### DOCUMENT SEGMENT

Thursday, August 8, 2013

Getting Closer to a Time-Based Understanding of the Brain

In my most recent Examiner.com article in which I continue to try to puzzle out the complex relationships among the brain, the mind that emerges from brain behavior, and the responses to music by both brain and mind, I cited Temple Grandin's "very jaundiced view of the rush to use scanning and imaging technology to observe what the brain is doing." One of the reasons I am so supportive of her position is that I believe strongly that we cannot talk about the "brain on music" (to use that somewhat trivializing phrase of Daniel J. Levitin) without taking time-consciousness into account. However, at the time that Grandin made her observation in her recent book, The Autistic Brain: Thinking Across the Spectrum, imaging technology had been confined to snapshots separated by significantly long intervals of time.

If I am to believe Elisabeth Armstrong Moore's post yesterday afternoon to her Cutting Edge blog on CNET, things may be changing. Here is the critical sentence (with hyperlinks) from her article:
So researchers at Washington University School of Medicine in St. Louis and the Institute of Technology and Advanced Biomedical Imaging at the University of Chieti in Italy are turning to faster technology called magnetoencephalography (MEG) to sample neural activity every 50 milliseconds.
The operative word in that sentence is "activity." By taking those "snapshots" with a finer degree of resolution, we should begin to develop better models of what the brain does, rather than confining our interpretations to currently crude efforts to model the brain in terms of noun-based regions.

This technology is in its infancy; but, for those of us trying to understand not only the nature of mind itself but also the (probably complex) relationship between mind and music, it has the potential to revolutionize the directions of future research.

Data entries
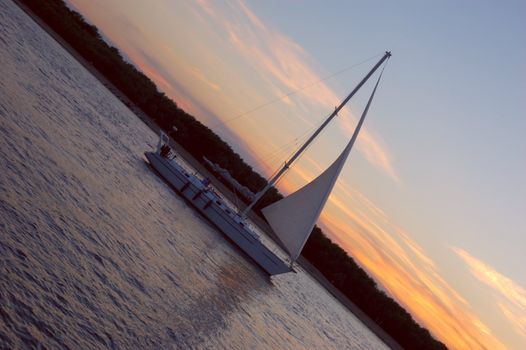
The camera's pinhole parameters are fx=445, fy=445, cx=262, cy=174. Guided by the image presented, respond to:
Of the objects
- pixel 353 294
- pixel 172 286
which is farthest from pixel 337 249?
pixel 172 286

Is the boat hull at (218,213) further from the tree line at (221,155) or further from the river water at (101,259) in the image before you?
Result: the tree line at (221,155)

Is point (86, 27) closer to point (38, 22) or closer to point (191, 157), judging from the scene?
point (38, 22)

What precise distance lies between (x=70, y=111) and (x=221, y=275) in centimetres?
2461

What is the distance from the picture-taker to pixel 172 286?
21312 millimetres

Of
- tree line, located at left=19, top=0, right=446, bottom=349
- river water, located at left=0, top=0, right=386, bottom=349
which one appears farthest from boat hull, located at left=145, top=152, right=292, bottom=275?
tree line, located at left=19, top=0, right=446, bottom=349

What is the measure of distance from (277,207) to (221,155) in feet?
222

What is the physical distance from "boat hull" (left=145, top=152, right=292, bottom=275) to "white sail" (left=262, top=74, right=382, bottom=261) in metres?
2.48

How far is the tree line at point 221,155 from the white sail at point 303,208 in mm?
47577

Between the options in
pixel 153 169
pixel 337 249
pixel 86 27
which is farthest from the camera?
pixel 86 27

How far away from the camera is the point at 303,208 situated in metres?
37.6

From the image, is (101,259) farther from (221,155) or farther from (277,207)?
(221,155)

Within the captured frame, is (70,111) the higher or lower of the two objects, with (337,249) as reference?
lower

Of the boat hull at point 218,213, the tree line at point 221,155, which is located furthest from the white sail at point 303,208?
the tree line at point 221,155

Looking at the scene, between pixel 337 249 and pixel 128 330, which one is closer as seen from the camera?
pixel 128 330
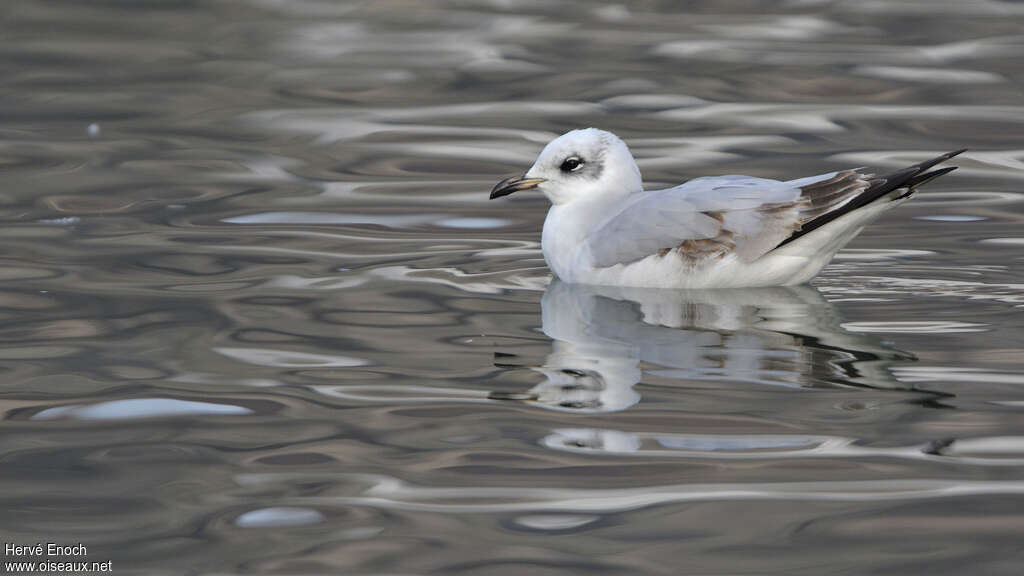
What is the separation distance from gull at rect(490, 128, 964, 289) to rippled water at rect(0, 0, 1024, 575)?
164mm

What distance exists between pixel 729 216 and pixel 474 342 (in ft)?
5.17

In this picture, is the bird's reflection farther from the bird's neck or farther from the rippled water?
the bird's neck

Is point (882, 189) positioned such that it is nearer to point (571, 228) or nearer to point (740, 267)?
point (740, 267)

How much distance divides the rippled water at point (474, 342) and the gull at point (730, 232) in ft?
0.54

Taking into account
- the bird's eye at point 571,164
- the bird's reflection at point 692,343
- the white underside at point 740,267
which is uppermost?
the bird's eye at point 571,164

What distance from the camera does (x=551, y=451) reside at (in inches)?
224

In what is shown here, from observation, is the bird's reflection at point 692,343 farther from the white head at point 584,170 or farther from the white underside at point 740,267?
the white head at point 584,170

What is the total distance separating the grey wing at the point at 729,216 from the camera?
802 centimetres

### PROBLEM TO WORK ON
Say whether each statement agrees with the post on a time-based understanding of the brain: (a) the researchers use MEG to sample neural activity every 50 milliseconds; (b) the author calls the technology fully mature; (c) the author names "technology" as the operative word in the quoted sentence. For each, answer yes or no and quote the deciding words from the post.

### ANSWER SPACE
(a) Yes: "turning to faster technology called magnetoencephalography (MEG) to sample neural activity every 50 milliseconds."
(b) No: "This technology is in its infancy"
(c) No: "The operative word in that sentence is "activity.""